Check out the cool water and views at Pagat Cave

Check out the cool water and views at Pagat Cave

by Debbie Smith
Stripes Guam

Boonie stomping on Guam is a favorite pastime for folks who enjoy the outdoors. Known for its refreshing underground swimming hole, Pagat Cave should be on any hiker’s list of must-do accomplishments.

The most difficult part of the hike to Pagat Cave is finding the trailhead. Approximately 6.1 miles from Ladera Towers in Mangilao, the entrance is on the right with room for parking on the left. After carefully crossing the busy road, the trail passes what sadly has become a dumping ground of car parts and worn out appliances.

Shortly after the junkyard-like grounds, the trail clears as you start to descend the 400-yard slope under a blanket of trees. The trail changes dramatically at one point to a steep grade of limestone cliffs. The cave is on the left at the bottom of the cliffs. However, most hikers, choosing to save the best for last, continue on to the scenic coastline.

Along the way, keep your eye out for several “lusongs,” or ancient Chamorro grinding stones, as well as some latte ruins. The area is the site of a Chamorro village which is thought to date back to the 17th century. Once you reach the coastline, rest on the rocks and take in the awesome views of the Pacific waves crashing onshore. When the water is calm, some bold (or dumb) hikers will jump from the cliffs.

Anticipation of the cool waters of the cave mounts on the way back to Pagat Cave. Once inside, hikers descend a small hill to reach the first shallow pool. A short, narrow walk through waist-high water leads into a large, dark cave with refreshing, clear water. The middle is deep, but there is plenty of room to sit or stand on the rocks. Bring candles, lighters or flashlights to see in the dark.

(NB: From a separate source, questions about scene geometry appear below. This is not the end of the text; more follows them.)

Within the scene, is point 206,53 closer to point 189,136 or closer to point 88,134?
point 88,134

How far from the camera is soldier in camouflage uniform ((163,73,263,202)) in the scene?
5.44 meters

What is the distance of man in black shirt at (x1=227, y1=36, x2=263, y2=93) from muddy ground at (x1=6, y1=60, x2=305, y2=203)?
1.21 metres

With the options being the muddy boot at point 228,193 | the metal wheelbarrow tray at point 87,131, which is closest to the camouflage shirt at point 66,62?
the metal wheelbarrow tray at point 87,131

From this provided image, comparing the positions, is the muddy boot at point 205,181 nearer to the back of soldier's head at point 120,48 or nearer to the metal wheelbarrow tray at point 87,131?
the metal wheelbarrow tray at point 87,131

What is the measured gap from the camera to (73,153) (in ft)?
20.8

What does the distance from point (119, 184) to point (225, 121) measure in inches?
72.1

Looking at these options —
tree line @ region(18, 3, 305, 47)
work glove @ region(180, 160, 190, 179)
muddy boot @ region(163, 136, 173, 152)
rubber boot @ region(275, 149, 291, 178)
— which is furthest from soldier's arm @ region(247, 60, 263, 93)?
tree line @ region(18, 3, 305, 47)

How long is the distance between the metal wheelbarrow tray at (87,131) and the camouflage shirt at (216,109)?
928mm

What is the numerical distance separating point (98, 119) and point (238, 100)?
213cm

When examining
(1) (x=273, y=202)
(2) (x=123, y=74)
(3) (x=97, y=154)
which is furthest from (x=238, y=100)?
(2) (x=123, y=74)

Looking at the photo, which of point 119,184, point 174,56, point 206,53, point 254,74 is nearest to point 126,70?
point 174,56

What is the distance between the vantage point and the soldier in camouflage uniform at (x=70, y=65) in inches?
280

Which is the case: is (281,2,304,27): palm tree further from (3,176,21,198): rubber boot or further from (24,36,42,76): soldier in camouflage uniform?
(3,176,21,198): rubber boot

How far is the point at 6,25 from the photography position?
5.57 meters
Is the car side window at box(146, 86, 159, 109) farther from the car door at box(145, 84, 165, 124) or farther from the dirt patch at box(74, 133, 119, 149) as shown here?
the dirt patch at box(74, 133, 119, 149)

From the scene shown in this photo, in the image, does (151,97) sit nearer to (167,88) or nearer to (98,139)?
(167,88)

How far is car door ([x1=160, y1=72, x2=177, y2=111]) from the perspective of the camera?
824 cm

Enjoy the cool oasis from the hot tropical sun for a while, but remember that there is another climb back up the cliff.

The trail is well marked by trees attached with pink ties. Hikers should expect a three-hour trek. Hiking guides rate the route as medium on the difficulty scale. Make sure you take along plenty of water, swimsuits, water shoes, sunscreen, and a hat. Gloves are also recommended for the hike. Then experience another testimony to the beauty of Guam.